▼

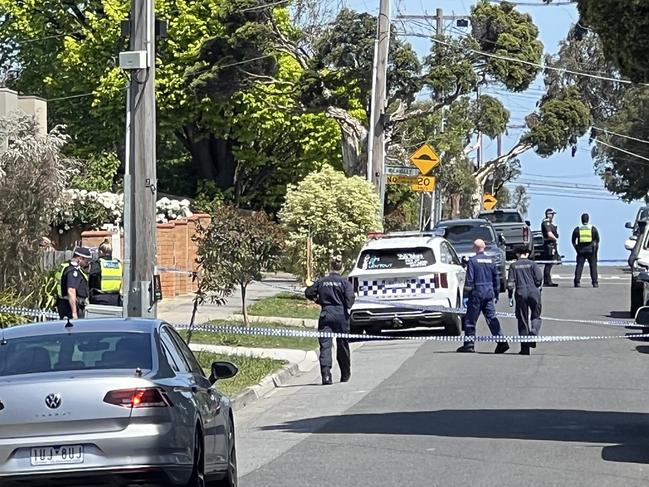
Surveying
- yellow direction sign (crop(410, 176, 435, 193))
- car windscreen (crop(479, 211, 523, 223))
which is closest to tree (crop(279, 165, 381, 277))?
Answer: yellow direction sign (crop(410, 176, 435, 193))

▲

** Aim of the task **
Report each line of the listing above that contains the word "yellow".

** Response to this exercise **
- yellow direction sign (crop(410, 176, 435, 193))
Answer: yellow direction sign (crop(410, 176, 435, 193))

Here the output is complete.